Over a billion people from all races,
nationalities and cultures across the globe are Muslims-from the rice farms of
Indonesia to the desert heart of Africa; from the skyscrapers of New York to
the Bedouin tents in Arabia.
How did the spread of Islam affect the World?
The Muslim community continued to grow after
Prophet Muhammad’s death. Within a few decades, vast numbers of people across
three continents-Africa, Asia and Europe- had chosen Islam as their way of
life.
One of the reasons for the rapid and peaceful
spread of Islam was the purity of its doctrine-Islam calls for faith in only
One God. This, coupled with the Islamic concepts of equality, justice and
freedom, resulted in a united and peaceful community.
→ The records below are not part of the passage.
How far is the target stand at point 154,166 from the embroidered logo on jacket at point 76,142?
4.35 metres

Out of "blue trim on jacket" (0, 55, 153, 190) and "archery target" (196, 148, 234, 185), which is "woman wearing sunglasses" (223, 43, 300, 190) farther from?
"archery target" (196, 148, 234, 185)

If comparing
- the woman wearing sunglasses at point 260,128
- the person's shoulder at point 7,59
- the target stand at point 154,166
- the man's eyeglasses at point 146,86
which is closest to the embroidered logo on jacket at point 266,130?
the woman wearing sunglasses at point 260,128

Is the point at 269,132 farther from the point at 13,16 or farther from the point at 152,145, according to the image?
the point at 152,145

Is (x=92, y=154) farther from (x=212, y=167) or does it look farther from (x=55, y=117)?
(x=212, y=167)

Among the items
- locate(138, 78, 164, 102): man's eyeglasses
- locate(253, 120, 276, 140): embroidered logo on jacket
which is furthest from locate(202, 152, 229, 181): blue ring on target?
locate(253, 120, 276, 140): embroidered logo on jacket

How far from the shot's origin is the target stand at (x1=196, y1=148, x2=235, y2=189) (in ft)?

People were free to
travel from Spain to China without fear, and without crossing any borders.
Many Muslims scholars traveled to these cities
seeking knowledge. They translated into Arabic volumes of philosophical and
scientific works from Greek and Syriac languages (the languages of Eastern
Christian scholars), from Pahlavi (the scholarly language of Pre-Islamic
Persia), and from Sanskrit (an ancient Indian language). As a result, Arabic
became the language of worldly scholarship, and people migrated from all over
the world to study in the Muslim Universities.
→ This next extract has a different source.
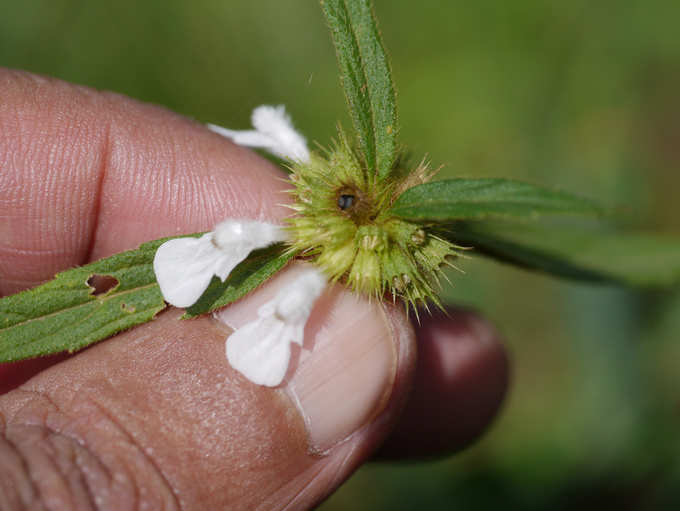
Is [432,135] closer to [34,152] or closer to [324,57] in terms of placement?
[324,57]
By 850, most of the philosophical and scientific
works of Aristotle; much of Plato and the Pythagorean School; and the major
works of Greek astronomy, mathematics and medicine such as the Almagest of
Ptolemy, the Elements of Euclid, and the works of Hippocrates and Galen, were
all rendered into Arabic. For the next 700 years, Arabic became the most
important scientific language of the world and the repository of much of the
wisdom and the sciences of antiquity.
The achievement of scholars working in the
Islamic tradition went far beyond translation and preservation of ancient
learning. These scholars built upon the ancient heritage with their own
scientific advances. These advancements were a direct cause of the Renaissance
in Europe.
Muslims excelled in art, architecture,
astronomy, geography, history, language, literature, medicine, mathematics and
physics. Many crucial systems such as algebra, the Arabic numerals, and the
very concept of the zero (vital to the advancement of mathematics), were
formulated by Muslim scholars and shared with medieval Europe. Muslims invented
sophisticated instruments that made future European voyages of discovery
possible: the astrolabe, the quadrant, and detailed navigational maps and
charts.
Muslims Contribution To Science
Astronomy
Muslims have always had a special interest in
astronomy. The moon and the sun are of vital importance in the daily life of
every Muslim. By the moon, Muslims determine the beginning and the end of the
months in their lunar calendar. By the sun the Muslims calculate the times for
prayer and fasting. It is also by means of astronomy that Muslims can determine
the precise direction of the Qiblah, to face the Ka'bah in Makkah, during
prayer.
The Quran contains many references to astronomy.
"The heavens and the earth were ordered rightly,
and were made subservient to man, including the sun, the moon, the stars, and
day and night. Every heavenly body moves in an orbit assigned to it by God and
never digresses, making the universe an orderly cosmos whose life and
existence, diminution and expansion, are totally determined by the
Creator." (Quran 30:22)
These references, and the injunctions to learn,
inspired the early Muslim scholars to study the heavens. They integrated the earlier
works of the Indians, Persians and Greeks into a new synthesis. Ptolemy's
Almagest (the title as we know it is Arabic) was translated, studied and
criticized. Many new stars were discovered, as we see in their Arabic names -
Algol, Deneb, Betelgeuse, Rigel, Aldebaran. Astronomical tables were compiled,
among them the Toledan tables, which were used by Copernicus, Tycho Brahe and
Kepler. Also compiled were almanacs - another Arabic term. Other terms from
Arabic are zenith, nadir, albedo, azimuth.
Muslim astronomers were the first to establish
observatories, like the one built at Mugharah and they invented instruments
such as the quadrant and astrolabe, which led to advances not only in astronomy
but in oceanic navigation, contributing to the European age of exploration.